Meeting 9 - GeorgeIniatis/Blood_Brain_Barrier_Drug_Prediction GitHub Wiki

Meeting Minutes

This meeting focused on Q/A after a short status report recap

Q: What metric should I try to optimise? Precision, Recall, F1 Score, AUC

Don't rely on just one metric as it can lead to extremely wrong conclusions about the model's performance
Main ones are Precision, Recall, F1 Score, ROC, AUC
Report multiple ones. Precision + Recall + F1 Score
F1 score can be modified to give more weight to precision or recall

Q: Should I add a class weight to the models?

Yes since we have a class imbalance and the models performance seems to increase when used

Q: When using cross validation do I need to further evaluate my data using an independent test set?

Optimise the models using cross validations and then compare their performance on an independent test set
The test set should be roughly 20% of the original dataset with the same class imbalance

Q: Any SK-Learn best practices I should be aware of?

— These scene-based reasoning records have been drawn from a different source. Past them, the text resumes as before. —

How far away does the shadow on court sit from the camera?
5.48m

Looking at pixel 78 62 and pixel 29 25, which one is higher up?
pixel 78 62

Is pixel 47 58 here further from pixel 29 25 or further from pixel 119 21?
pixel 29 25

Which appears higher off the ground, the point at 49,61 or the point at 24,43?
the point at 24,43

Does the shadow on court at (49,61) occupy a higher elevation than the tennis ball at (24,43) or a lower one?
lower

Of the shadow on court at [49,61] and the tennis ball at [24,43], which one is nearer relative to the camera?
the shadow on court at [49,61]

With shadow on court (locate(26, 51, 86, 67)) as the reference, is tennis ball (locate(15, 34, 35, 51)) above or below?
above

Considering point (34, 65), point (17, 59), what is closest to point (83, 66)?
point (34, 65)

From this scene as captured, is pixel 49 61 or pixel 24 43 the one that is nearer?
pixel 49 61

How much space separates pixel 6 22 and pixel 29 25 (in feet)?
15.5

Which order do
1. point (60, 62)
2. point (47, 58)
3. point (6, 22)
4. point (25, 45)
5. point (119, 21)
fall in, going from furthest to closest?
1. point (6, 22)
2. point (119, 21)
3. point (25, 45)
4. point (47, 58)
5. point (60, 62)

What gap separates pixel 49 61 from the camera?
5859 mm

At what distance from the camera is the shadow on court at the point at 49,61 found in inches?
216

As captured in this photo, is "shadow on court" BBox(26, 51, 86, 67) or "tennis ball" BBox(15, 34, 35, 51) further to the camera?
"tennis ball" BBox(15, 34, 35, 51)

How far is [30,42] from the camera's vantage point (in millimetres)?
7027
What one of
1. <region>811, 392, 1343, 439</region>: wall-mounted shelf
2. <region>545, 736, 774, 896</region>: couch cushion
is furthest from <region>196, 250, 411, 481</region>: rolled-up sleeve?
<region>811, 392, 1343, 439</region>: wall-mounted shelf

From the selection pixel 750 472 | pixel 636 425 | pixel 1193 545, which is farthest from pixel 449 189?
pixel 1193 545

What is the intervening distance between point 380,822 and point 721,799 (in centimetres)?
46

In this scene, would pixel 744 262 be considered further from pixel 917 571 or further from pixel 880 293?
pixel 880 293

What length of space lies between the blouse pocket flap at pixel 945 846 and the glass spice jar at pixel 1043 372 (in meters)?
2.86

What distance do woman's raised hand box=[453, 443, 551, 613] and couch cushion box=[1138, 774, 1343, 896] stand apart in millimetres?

Tinkering with your data too much can make it lose its predictive ability in the real world
Scale data

Q: Any models that would work best and I should definitely give a try?

Logistic Regression
SVM with linear kernel (Should also give other kernels a try)
Random Forest
K-Nearest neighbours (Will most likely run into the same problems as TSNE, PCA, UMAP)

Action Plan

Model work
Have a look at the material sent over by the supervisor